A report commissioned by French President Emmanuel Macron recommends that France should return to Africa art and artifacts held in French cultural institutions. It characterizes the collections as part of “a system of appropriation and alienation” that takes away from Africans their “spiritual nourishment that is the foundation of their humanity.” The authors of the report are Felwine Sarr, a Senegalese economist, and Benedicte Savoy, a French historian. As part of his “reset” of France’s relations with Africa, President Macron in 2017 said he wanted to start returning African cultural artifacts within the next five years, and has since called for an international conference on the return of African artifacts. However, under French law, the French government is prohibited from returning or “alienating” items in public art collections.
In October, discussions organized in the Netherlands by the Benin Dialogue Group (BDG), comprising representatives of European museums with significant African collections and Nigeria, produced an agreement to loan artifacts back to Nigeria within three years. The artifacts would be housed at Nigeria’s planned Benin Royal Museum. Many of the artifacts in question were looted from Benin City in a retaliatory British raid in 1897.

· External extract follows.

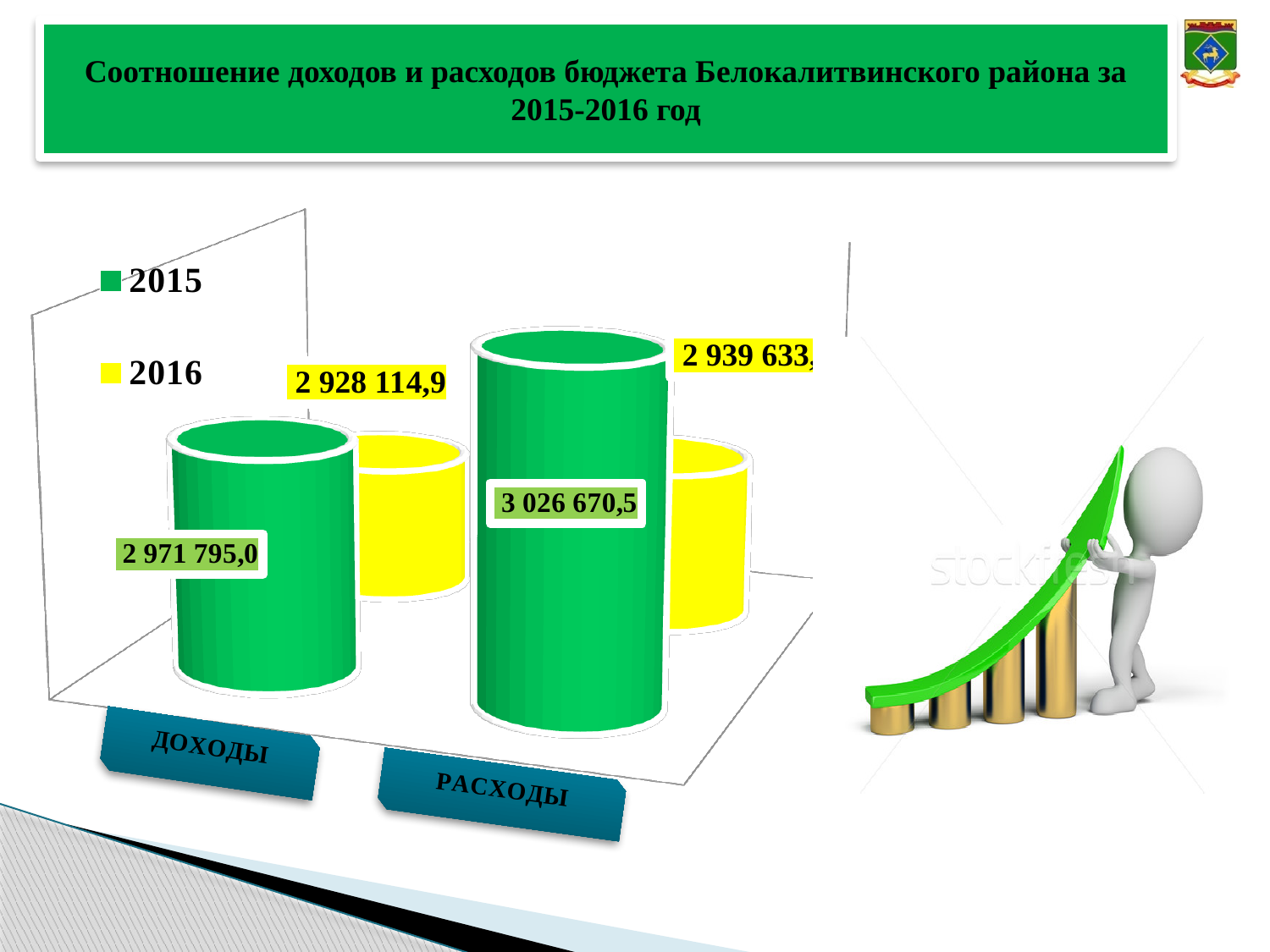
How many categories are shown on the chart? 2 How many series does the legend list? 2 What is the title of the slide? Соотношение доходов и расходов бюджета Белокалитвинского района за 2015-2016 год In 2015, which is larger: ДОХОДЫ or РАСХОДЫ? РАСХОДЫ What is the difference between РАСХОДЫ and ДОХОДЫ in 2015? 54 875,5 What colour represents the 2015 series in the legend? green Which bar on the chart is the highest? РАСХОДЫ 2015 What is the value for РАСХОДЫ in 2015? 3 026 670,5 What is the difference between ДОХОДЫ in 2015 and ДОХОДЫ in 2016? 43 680,1 What kind of chart is shown on the slide? bar chart What is the value for ДОХОДЫ in 2015? 2 971 795,0 What is the value for ДОХОДЫ in 2016? 2 928 114,9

The Sarr and Savoy report is non-binding and it is unlikely that France will return significant amounts of art to Africa anytime soon. At present, Macron has committed to returning twenty-six artifacts to Benin. But the report, together with the agreement reached by members of the BDG, will likely reinvigorate the long standing debate about the disposition of art and cultural artifacts acquired as a result of colonialism.
At first glance, the return of art to Africa from European or American collections is appealing, the restitution of a cultural heritage looted by former colonial masters. Certainly many of the African objects had a religious purpose. Native Americans have been successful in recovering from American institutions art and artifacts, especially those with a religious value. Similarly, the Greeks have been demanding for years that the British Museum return the Elgin Marbles to the Parthenon in Athens.

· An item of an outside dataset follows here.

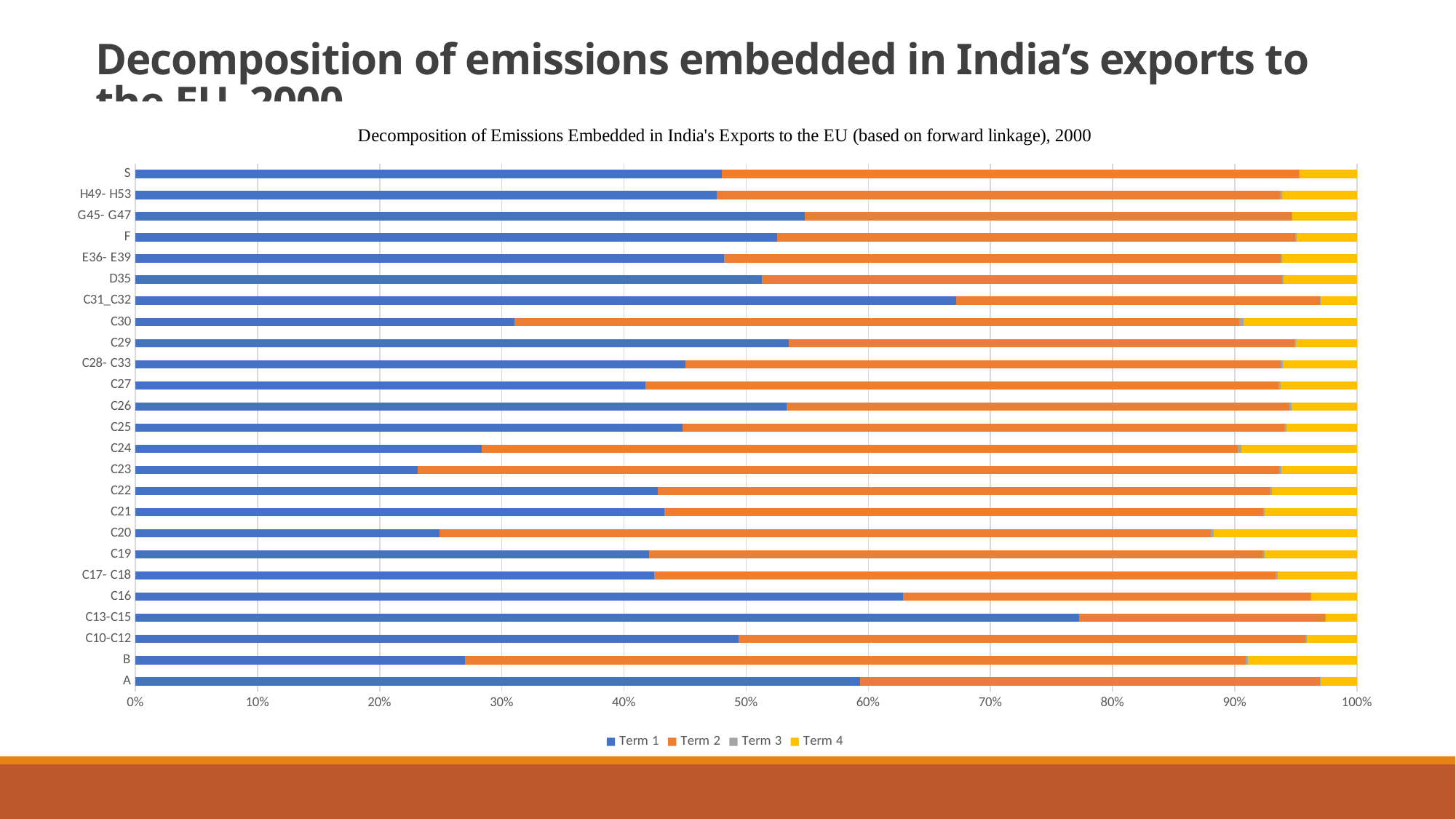
How many categories are plotted on the vertical axis? 25 Is the Term 1 share for C23 greater or less than 30%? less What kind of chart is shown on the slide? bar chart What is the title printed above the chart? Decomposition of Emissions Embedded in India's Exports to the EU (based on forward linkage), 2000 Is the Term 1 share for C13-C15 greater or less than 70%? greater Which has the larger Term 1 share, C16 or C24? C16 Is the Term 1 share for C20 greater or less than 40%? less How many series does the legend list? 4 Which category has the largest Term 1 share? C13-C15 What are the four series named in the legend? Term 1, Term 2, Term 3, Term 4 Which has the larger Term 1 share, A or B? A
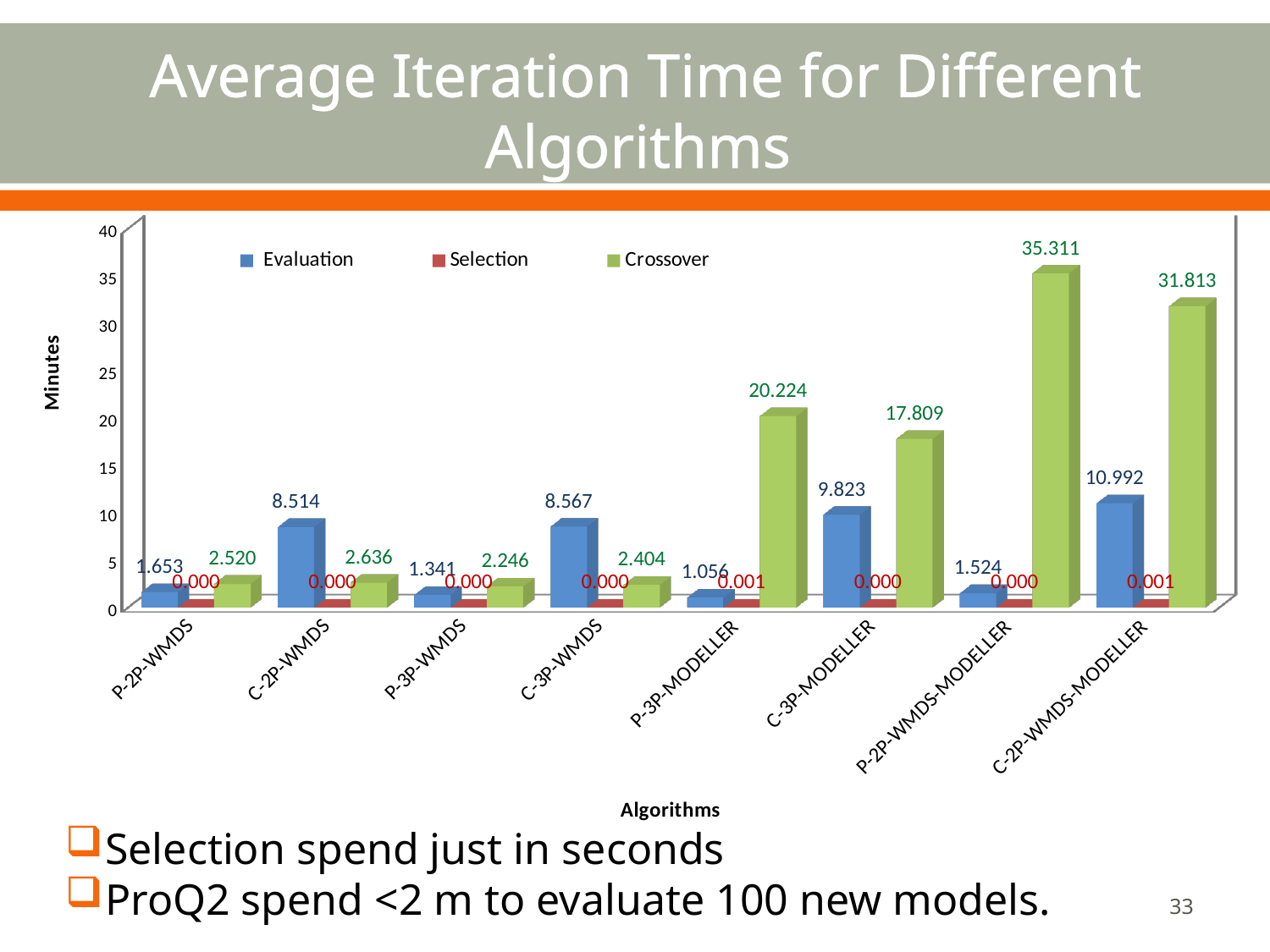
How many algorithms are shown on the x axis? 8 Which is larger, the Evaluation value for C-3P-MODELLER or the Evaluation value for C-2P-WMDS? C-3P-MODELLER What is the Crossover value for P-2P-WMDS-MODELLER? 35.311 What is the Selection value for P-3P-MODELLER? 0.001 How many series does the legend list? 3 What is the difference between the Crossover values for P-2P-WMDS-MODELLER and C-2P-WMDS-MODELLER? 3.498 What kind of chart is shown on the slide? Bar chart What is the Evaluation value for C-2P-WMDS-MODELLER? 10.992 Which algorithm has the lowest Evaluation value? P-3P-MODELLER Is the Crossover value for P-3P-MODELLER greater or less than 15? greater What is the label of the y axis? Minutes Which algorithm has the highest Crossover value? P-2P-WMDS-MODELLER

But important issues remain. Too many museums in Africa lack the resources to protect and care for art and artifacts. There are plenty of examples of works having been stolen from poorly-secured African museums. The hyper-monetization of art makes theft even more likely than in the past, especially in very poor countries characterized by high levels of corruption. On the other hand, art housed at, say, the Musee Quai Branly in Paris or the British Museum in London or the Metropolitan Museum in New York, are secure, cared for, and readily available to the public. There is also the question of where the return of art should stop. Should Italian renaissance altar pieces in American museums automatically be returned to Italian churches? Or El Greco’s religious paintings to Spanish churches? Or Powhatan’s Mantle, now in England, be returned to Virginia? It can be argued that renaissance art, Dutch old masters, and African bronzes are part of the world’s cultural patrimony, not just that of the countries where they were originally created.